Example: Coin Tossing

• Likelihood: [math]f\left(\left.x\right|p\right)=p^{x}\left(1-p\right)^{1-x}1\left(x\in\left\{ 0,1\right\} \right)[/math]
• Prior Belief: [math]f\left(p\right)=1\left(p\in\left[0,1\right]\right)[/math]
• Joint Distribution: [math]f\left(x,p\right)=f\left(\left.x\right|p\right)f\left(p\right)=p^{x}\left(1-p\right)^{1-x}[/math]
• Marginal distribution of [math]X[/math]:

[math]\begin{aligned} f\left(x\right) & =\int_{p\in\left[0,1\right]}f\left(\left.x\right|p\right)f\left(p\right)dp\\ & =\int_{p\in\left[0,1\right]}f\left(x,p\right)dp\\ & =\int_{0}^{1}p^{x}\left(1-p\right)^{1-x}dp\\ & =\frac{1}{2},\,for\,x\in\left\{ 0,1\right\} .\end{aligned}[/math]

(The integral above is especially complicated; you don’t need to know how to solve it on your own; however, if you notice that we only need its value at [math]x\in\left\{ 0,1\right\} ,[/math] then one can replace the integrand by [math]px+\left(1-p\right)\left(1-x\right)[/math] and obtain the same result.)

So,

[math]f\left(\left.p\right|x\right)=\frac{p^{x}\left(1-p\right)^{1-x}}{\frac{1}{2}}=2p^{x}\left(1-p\right)^{1-x}.[/math]

To see how this posterior depends on data, consider the case where we observe [math]x=1[/math]. Then, [math]f\left(\left.p\right|1\right)=2p[/math], and our estimate for [math]p[/math] may be

[math]\left(\left.\widehat{p}\right|X=1\right)=E\left(\left.p\right|X=1\right)=\int_{0}^{1}p2pdp=\left.\frac{2}{3}p^{3}\right|_{0}^{1}=\frac{2}{3}.[/math]

Now, suppose we observe [math]x=0[/math]. Then, [math]f\left(\left.p\right|1\right)=2\left(1-p\right)[/math], and our estimate for [math]p[/math] becomes

[math]\left(\left.\widehat{p}\right|X=0\right)=E\left(\left.p\right|X=0\right)=\int_{0}^{1}p2\left(1-p\right)dp=\left.2\left(\frac{p^{2}}{2}-\frac{p^{3}}{3}\right)\right|_{0}^{1}=\frac{1}{3}.[/math]
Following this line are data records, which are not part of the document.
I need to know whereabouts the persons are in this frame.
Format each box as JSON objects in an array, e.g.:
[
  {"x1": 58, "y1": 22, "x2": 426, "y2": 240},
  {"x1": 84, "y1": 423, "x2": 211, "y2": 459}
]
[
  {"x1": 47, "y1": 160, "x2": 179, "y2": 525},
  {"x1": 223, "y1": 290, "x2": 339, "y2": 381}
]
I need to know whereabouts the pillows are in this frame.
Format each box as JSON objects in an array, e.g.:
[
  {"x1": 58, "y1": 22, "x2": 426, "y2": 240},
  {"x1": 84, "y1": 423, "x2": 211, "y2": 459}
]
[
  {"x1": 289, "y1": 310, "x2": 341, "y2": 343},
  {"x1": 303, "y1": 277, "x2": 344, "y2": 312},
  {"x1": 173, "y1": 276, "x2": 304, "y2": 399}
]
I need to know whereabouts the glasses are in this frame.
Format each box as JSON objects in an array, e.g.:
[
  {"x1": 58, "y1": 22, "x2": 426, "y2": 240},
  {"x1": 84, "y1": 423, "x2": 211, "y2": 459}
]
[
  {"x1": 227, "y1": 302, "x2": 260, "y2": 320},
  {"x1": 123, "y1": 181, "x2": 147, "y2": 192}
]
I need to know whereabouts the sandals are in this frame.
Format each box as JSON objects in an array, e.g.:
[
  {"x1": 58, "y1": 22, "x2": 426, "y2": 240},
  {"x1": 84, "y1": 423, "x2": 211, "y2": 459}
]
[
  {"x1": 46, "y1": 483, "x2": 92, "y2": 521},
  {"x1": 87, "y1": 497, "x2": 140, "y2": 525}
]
As expected, the point estimate for [math]p[/math] increases with [math]X[/math] .

Below, see the posterior pdfs of [math]p[/math] for [math]x=0[/math] and [math]x=1[/math]:

The posterior probability of [math]p[/math] is higher for higher values of [math]p[/math] when [math]x=1[/math], but it is lower for high values of [math]p[/math] when [math]x=0[/math].